(Spatial relationship records)
──────────
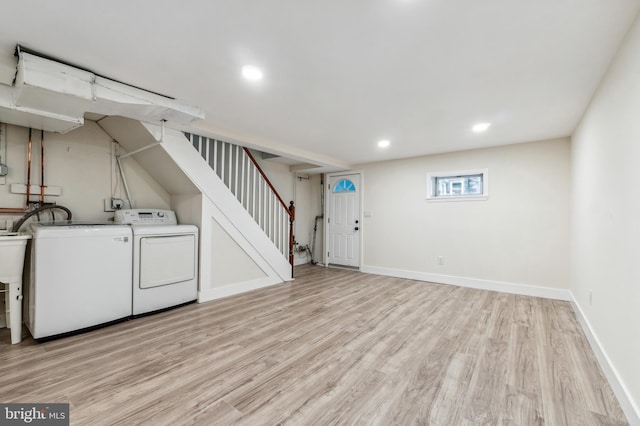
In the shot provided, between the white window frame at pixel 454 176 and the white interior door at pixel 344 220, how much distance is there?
1503 mm

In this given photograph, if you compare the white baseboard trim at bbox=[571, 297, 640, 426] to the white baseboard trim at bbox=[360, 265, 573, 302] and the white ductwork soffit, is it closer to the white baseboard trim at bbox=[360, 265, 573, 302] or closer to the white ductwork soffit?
the white baseboard trim at bbox=[360, 265, 573, 302]

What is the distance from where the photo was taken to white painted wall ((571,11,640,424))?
1.60 metres

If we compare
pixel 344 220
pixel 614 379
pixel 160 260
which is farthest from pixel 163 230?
pixel 614 379

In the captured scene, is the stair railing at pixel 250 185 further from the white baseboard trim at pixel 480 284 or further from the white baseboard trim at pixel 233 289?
the white baseboard trim at pixel 480 284

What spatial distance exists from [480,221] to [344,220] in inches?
105

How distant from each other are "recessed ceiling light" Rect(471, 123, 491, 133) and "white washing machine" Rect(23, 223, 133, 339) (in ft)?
14.0

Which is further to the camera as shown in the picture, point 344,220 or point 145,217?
point 344,220

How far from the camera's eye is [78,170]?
3.34 metres

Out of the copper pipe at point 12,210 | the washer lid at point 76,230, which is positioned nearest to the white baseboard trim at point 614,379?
the washer lid at point 76,230

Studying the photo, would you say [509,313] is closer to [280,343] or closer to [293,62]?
[280,343]

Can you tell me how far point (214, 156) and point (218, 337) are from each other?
2.45 metres

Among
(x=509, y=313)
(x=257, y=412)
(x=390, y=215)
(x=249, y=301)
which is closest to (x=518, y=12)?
(x=257, y=412)

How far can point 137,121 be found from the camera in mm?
3086

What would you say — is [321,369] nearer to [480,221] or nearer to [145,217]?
[145,217]
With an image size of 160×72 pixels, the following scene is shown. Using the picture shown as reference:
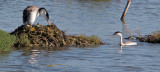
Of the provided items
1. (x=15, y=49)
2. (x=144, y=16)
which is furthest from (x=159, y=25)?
(x=15, y=49)

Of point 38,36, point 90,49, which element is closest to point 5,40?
point 38,36

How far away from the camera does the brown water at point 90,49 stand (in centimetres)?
1611

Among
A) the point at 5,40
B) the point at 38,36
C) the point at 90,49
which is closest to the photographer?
the point at 5,40

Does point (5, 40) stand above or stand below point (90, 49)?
above

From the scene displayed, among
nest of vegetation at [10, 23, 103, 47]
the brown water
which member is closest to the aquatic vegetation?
the brown water

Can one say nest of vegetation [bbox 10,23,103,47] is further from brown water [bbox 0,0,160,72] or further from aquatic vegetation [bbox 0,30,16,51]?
aquatic vegetation [bbox 0,30,16,51]

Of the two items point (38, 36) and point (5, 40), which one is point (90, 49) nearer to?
point (38, 36)

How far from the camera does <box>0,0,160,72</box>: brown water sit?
1611 cm

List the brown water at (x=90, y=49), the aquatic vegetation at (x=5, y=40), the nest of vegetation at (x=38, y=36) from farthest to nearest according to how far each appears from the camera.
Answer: the nest of vegetation at (x=38, y=36) → the aquatic vegetation at (x=5, y=40) → the brown water at (x=90, y=49)

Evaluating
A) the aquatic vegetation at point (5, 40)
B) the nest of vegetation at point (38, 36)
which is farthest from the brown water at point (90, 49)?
the nest of vegetation at point (38, 36)

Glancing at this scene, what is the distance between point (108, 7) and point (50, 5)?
234 inches

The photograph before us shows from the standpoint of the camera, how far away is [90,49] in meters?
A: 20.3

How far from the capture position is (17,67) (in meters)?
15.6

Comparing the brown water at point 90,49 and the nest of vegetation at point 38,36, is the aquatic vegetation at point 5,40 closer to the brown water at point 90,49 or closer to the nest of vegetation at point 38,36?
the brown water at point 90,49
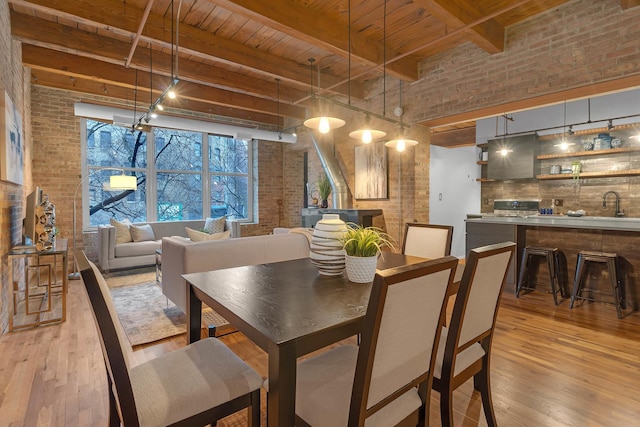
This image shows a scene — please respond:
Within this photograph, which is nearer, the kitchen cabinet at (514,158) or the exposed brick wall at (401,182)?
the exposed brick wall at (401,182)

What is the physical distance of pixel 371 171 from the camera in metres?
5.40

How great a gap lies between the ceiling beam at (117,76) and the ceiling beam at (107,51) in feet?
0.69

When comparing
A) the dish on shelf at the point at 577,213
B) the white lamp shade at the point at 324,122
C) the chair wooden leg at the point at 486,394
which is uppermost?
the white lamp shade at the point at 324,122

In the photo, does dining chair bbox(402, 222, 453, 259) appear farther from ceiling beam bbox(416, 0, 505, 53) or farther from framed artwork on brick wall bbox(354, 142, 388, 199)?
framed artwork on brick wall bbox(354, 142, 388, 199)

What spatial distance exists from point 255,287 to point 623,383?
2431 millimetres

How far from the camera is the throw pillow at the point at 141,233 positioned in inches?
213

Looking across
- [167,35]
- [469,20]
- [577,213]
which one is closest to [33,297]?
[167,35]

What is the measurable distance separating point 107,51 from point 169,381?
13.5 feet

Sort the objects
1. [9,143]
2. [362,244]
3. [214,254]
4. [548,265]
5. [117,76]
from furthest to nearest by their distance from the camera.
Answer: [117,76] → [548,265] → [214,254] → [9,143] → [362,244]

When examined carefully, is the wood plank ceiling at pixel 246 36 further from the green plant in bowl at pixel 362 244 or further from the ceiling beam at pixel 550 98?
the green plant in bowl at pixel 362 244

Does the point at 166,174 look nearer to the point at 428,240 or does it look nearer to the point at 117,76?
the point at 117,76

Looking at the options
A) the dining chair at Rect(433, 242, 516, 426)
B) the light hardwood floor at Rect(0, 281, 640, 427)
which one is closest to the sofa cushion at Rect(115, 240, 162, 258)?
the light hardwood floor at Rect(0, 281, 640, 427)

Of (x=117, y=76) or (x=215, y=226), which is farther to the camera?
(x=215, y=226)

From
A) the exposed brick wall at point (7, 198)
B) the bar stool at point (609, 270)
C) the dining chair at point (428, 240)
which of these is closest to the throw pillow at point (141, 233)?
the exposed brick wall at point (7, 198)
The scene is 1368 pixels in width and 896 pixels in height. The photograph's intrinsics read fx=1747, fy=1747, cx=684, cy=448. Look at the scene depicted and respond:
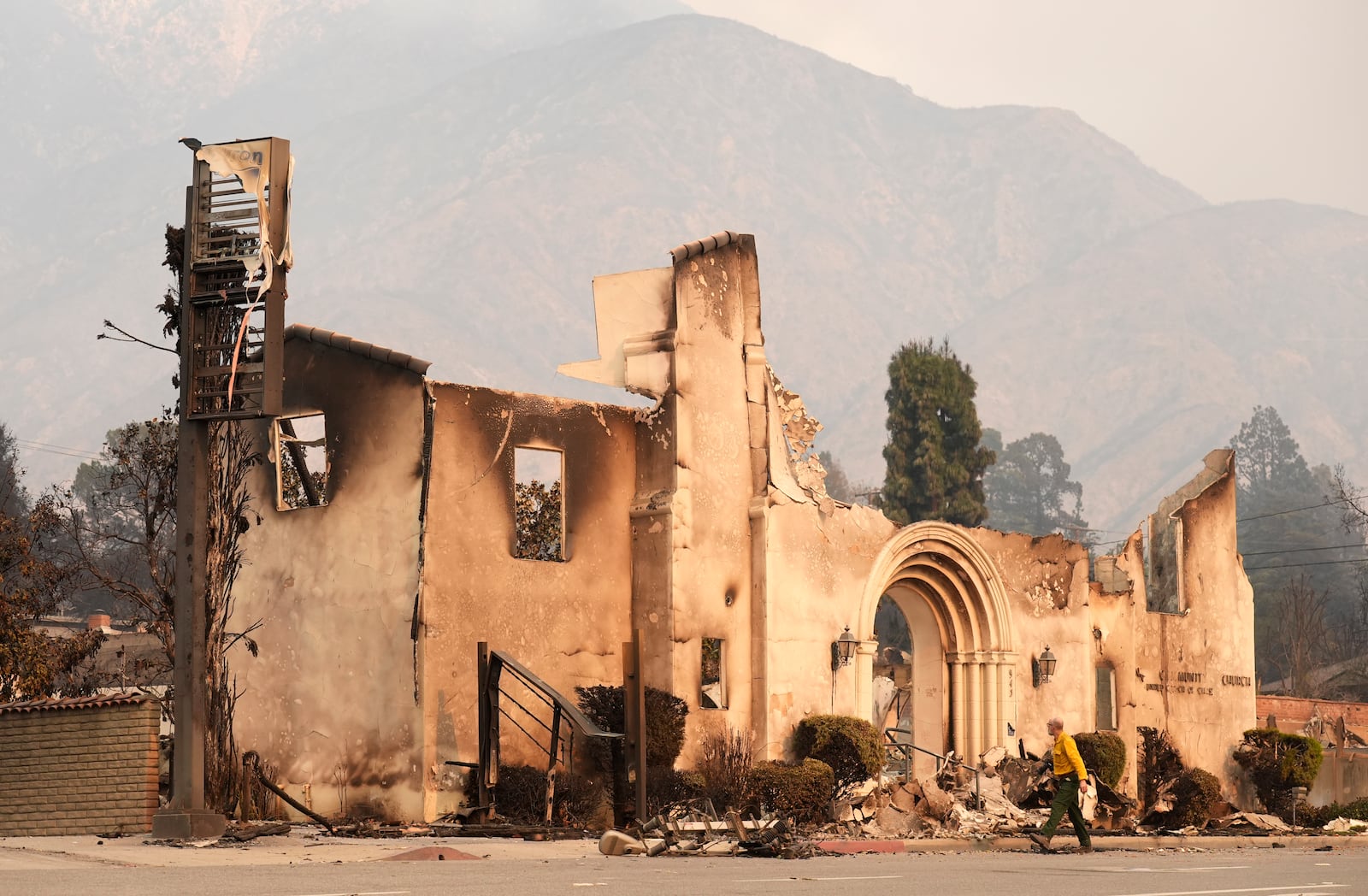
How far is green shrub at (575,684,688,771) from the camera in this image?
23.1 m

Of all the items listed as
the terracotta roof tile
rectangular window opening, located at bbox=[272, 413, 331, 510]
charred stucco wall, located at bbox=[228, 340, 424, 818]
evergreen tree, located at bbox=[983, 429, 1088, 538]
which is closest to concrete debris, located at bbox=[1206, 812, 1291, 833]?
charred stucco wall, located at bbox=[228, 340, 424, 818]

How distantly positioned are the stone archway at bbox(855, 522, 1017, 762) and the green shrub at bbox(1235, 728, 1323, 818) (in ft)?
24.5

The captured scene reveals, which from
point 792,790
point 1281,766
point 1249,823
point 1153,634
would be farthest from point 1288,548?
point 792,790

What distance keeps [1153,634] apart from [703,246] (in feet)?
44.6

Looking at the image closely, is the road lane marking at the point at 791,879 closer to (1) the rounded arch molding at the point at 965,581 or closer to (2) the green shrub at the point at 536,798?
(2) the green shrub at the point at 536,798

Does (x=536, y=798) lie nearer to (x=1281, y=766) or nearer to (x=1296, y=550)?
(x=1281, y=766)

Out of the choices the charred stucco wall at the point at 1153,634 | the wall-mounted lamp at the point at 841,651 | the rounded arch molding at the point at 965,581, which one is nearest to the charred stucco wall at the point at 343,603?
the wall-mounted lamp at the point at 841,651

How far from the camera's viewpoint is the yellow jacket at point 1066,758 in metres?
19.1

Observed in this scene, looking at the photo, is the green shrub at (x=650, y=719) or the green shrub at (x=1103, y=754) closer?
the green shrub at (x=650, y=719)

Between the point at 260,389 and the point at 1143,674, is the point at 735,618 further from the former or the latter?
the point at 1143,674

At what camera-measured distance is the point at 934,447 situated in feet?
237

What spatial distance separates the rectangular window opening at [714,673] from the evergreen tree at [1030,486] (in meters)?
125

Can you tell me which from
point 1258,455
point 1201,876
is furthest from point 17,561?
point 1258,455

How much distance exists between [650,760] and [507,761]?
188cm
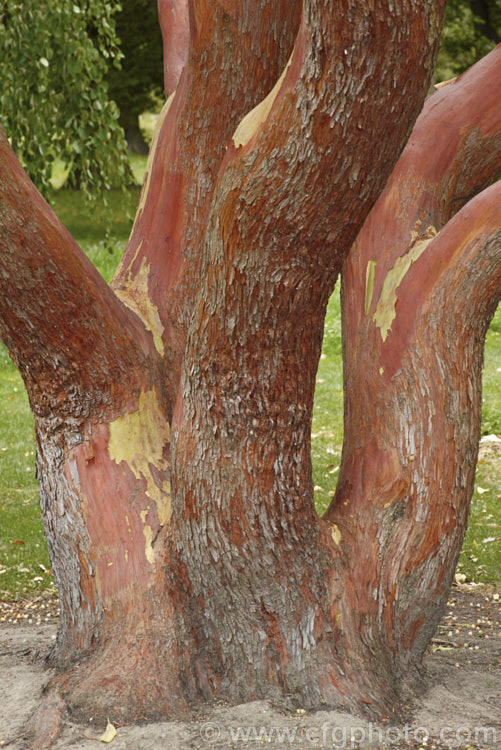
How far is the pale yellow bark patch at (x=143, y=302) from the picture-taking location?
3.21m

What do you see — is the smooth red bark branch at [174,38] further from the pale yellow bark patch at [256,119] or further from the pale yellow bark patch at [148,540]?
the pale yellow bark patch at [148,540]

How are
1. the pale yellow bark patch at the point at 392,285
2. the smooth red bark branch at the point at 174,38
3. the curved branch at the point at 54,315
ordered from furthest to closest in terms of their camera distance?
the smooth red bark branch at the point at 174,38
the pale yellow bark patch at the point at 392,285
the curved branch at the point at 54,315

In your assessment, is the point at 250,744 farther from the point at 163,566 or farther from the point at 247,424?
the point at 247,424

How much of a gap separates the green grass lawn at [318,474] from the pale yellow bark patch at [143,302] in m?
2.03

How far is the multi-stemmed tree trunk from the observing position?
2.49 metres

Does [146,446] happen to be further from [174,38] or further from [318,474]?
[318,474]

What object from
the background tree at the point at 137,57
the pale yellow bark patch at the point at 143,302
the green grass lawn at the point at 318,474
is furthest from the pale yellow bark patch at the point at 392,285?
the background tree at the point at 137,57

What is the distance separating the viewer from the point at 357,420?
3.14 m

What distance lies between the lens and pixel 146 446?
305 cm

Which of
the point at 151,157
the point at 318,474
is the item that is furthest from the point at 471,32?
the point at 151,157

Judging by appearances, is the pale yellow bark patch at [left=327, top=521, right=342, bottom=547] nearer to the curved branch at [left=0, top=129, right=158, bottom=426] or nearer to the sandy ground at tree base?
the sandy ground at tree base

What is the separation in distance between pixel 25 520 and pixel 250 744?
130 inches

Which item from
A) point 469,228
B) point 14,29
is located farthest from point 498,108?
point 14,29

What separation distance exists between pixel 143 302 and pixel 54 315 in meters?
0.60
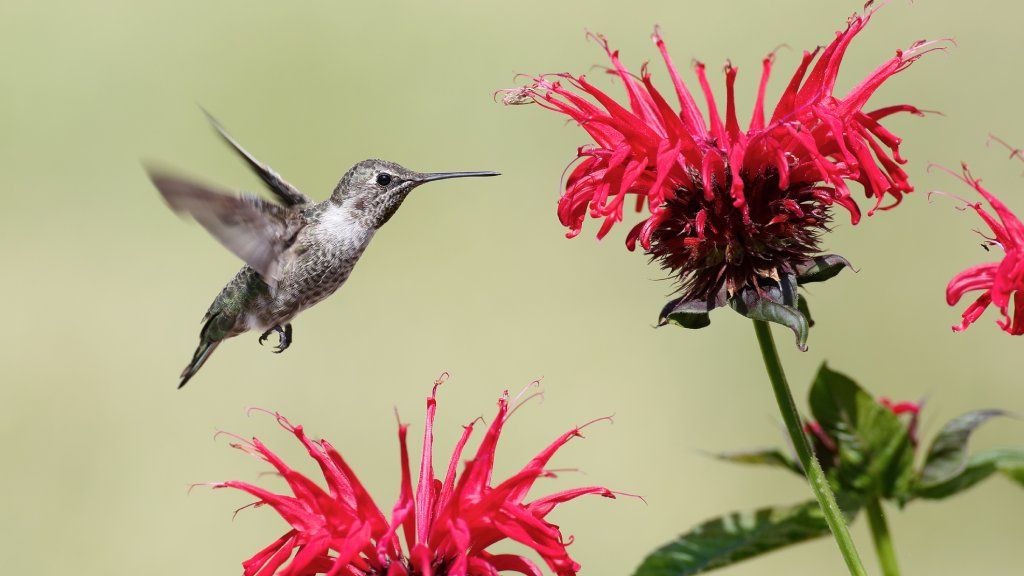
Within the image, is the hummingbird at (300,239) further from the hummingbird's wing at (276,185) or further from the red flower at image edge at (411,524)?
the red flower at image edge at (411,524)

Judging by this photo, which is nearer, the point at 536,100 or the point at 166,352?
the point at 536,100

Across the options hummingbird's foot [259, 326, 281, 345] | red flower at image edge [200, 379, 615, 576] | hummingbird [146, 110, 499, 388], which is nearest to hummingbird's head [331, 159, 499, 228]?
hummingbird [146, 110, 499, 388]

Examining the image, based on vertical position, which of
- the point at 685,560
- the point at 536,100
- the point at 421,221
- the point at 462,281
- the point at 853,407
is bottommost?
the point at 685,560

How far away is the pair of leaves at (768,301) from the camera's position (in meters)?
1.04

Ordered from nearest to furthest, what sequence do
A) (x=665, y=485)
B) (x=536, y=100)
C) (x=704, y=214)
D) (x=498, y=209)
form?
(x=704, y=214) → (x=536, y=100) → (x=665, y=485) → (x=498, y=209)

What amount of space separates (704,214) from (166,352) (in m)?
2.96

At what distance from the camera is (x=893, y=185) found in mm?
1137

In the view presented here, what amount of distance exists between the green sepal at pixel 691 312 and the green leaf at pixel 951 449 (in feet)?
1.14

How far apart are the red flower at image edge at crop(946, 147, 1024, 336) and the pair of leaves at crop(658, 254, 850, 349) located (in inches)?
4.6

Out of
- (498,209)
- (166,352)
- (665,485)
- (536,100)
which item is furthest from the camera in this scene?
(498,209)

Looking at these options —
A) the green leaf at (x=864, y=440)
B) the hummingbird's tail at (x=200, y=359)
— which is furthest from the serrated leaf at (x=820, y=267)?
the hummingbird's tail at (x=200, y=359)

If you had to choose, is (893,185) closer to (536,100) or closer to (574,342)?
(536,100)

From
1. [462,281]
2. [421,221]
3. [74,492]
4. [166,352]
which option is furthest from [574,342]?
[74,492]

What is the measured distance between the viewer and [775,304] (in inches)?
41.1
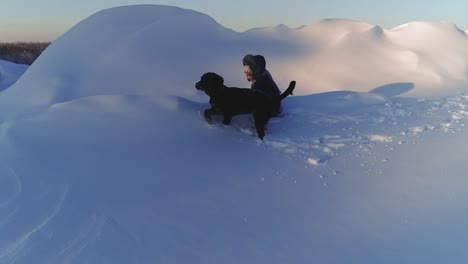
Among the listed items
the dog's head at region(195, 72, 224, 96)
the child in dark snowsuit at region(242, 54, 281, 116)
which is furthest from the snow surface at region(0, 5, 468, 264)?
the child in dark snowsuit at region(242, 54, 281, 116)

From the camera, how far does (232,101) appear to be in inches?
142

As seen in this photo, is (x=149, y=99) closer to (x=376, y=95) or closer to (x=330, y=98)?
(x=330, y=98)

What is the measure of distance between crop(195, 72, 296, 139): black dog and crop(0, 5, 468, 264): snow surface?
0.50 ft

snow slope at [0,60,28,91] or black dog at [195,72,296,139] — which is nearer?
black dog at [195,72,296,139]

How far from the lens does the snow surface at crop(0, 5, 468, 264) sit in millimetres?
1984

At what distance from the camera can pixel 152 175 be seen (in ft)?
8.78

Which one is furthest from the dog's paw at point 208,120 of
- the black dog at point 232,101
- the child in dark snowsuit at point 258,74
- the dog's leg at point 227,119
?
the child in dark snowsuit at point 258,74

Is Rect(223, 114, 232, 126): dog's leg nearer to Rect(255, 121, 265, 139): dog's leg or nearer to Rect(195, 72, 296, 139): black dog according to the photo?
Rect(195, 72, 296, 139): black dog

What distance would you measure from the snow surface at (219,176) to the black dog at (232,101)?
0.50 ft

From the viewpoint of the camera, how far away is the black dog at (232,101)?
3564 mm

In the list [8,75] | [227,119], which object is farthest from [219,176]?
[8,75]

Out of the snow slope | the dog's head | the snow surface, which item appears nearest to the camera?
the snow surface

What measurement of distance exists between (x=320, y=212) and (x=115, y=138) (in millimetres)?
1824

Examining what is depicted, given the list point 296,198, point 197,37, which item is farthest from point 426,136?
point 197,37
──────────
- _REQUIRED TASK_: Write out the lines above word for word, from the line containing "What distance would" through the last line.

- _TASK OUTPUT_:
What distance would you measure from the snow surface at (219,176) to the black dog at (232,101)?
0.50 ft

From the viewpoint of the camera, how far away is the black dog at (232,101)?
3564 mm

In the list [8,75] | [227,119], which object is farthest from [219,176]?
[8,75]

Out of the snow slope | the dog's head | the snow surface, which item appears nearest to the camera?
the snow surface

What measurement of distance exists between (x=320, y=212) and (x=115, y=138) (in millimetres)?
1824

Examining what is depicted, given the list point 296,198, point 197,37, which item is farthest from point 426,136?
point 197,37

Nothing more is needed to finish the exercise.